Part 6 Summary: “Remedy”

Thirty years after Vincent’s disappearance, Regina’s daughters, Gillian and Sally, are growing up in Forestville, California. Gillian is daring and whimsical, while Sally is more cautious and responsible. Regina is a successful artist and has married Daniel, a fisherman and guide on the Russian River. Their grandmother, April, recently died of a venomous-spider bite. Regina seems inconsolable, so Daniel takes her out onto the Russian River for a second honeymoon. However, the couple end up dying in a lightning-related fire.

Sally takes charge to ensure that she and Gillian can stay together by calling up Frances and Jet, the women April recommended they call if anything happened. They move to Massachusetts, ill-clad in their light California clothes. At first glance, Aunt Jet seems homely, while aunt Frances appears rude and scary. However, the aunts lead the girls on a journey of discovery, as Frances reveals that she and Sally share the talent for attracting birds, and she tells them about their grandfather Vincent. 

Part 6 Analysis

Part 6 links The Rules of Magic to Practical Magic, the chronological sequel written two decades before. We learn that Regina has lived out her shortened life span fully, cramming in a sojourn at Berkeley, farming off the land, mothering two daughters, Sally and Gillian, and falling intensely in love in a manner that evokes the family’s predilection for romantic love as curse and idyll.

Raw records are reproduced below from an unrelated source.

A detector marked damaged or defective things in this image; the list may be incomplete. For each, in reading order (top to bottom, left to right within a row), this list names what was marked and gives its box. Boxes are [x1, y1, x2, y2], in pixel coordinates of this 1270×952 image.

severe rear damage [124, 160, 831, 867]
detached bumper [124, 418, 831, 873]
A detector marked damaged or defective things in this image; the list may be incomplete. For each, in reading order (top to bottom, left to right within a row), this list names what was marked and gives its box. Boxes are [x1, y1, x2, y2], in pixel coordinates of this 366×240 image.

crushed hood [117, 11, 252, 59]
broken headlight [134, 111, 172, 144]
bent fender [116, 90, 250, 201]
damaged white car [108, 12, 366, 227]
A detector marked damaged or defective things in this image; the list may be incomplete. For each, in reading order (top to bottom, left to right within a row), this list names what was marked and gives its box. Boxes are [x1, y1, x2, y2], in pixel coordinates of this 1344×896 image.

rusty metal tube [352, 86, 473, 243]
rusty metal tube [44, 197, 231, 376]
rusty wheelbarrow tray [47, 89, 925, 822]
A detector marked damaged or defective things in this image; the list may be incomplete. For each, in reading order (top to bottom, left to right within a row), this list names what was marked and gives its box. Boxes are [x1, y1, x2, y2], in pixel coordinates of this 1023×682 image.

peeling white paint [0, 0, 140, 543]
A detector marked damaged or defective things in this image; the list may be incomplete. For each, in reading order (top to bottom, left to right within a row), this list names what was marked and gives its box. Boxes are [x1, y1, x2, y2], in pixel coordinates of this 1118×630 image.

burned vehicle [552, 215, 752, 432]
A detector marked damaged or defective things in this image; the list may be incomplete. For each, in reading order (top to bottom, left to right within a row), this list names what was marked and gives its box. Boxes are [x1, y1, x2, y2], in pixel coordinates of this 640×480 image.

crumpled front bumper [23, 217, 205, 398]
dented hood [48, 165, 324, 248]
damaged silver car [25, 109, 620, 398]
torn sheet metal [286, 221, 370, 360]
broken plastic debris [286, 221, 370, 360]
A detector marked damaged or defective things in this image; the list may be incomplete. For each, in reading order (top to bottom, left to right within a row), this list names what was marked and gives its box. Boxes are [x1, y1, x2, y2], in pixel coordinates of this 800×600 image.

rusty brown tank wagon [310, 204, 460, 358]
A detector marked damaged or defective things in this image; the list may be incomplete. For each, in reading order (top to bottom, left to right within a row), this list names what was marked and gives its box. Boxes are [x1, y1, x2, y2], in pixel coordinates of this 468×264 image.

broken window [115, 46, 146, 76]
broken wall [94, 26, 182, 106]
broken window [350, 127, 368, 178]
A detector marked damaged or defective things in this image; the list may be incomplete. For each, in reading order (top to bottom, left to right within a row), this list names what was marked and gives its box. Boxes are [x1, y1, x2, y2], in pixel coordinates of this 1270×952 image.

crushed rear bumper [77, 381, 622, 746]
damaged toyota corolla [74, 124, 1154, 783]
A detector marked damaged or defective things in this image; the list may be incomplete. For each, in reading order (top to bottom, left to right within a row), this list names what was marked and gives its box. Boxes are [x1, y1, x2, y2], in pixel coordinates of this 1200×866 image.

These two girls, who are the only progeny of the Burke-Owens family, repeat the pattern of sororal opposition set out with Frances and Jet at the beginning of The Rules of Magic. Indeed, on seeing fair, lighthearted Gillian and dark, taciturn Sally at the airport, Jet cannot help exclaiming that they are so opposed they should be called “Night and Day” (361). On a symbolic level, the presence of sisters with complementary qualities indicates how varied the apparition of magic is in each witch and emphasizes the power that occurs when opposites work together. The arrival of these girls at the ancestral seat to Frances’s repetition of Aunt Isabelle’s lax house rules indicates the continuation of the Owens legacy through another generation and emphasizes the notion of family as a constant in a changing world.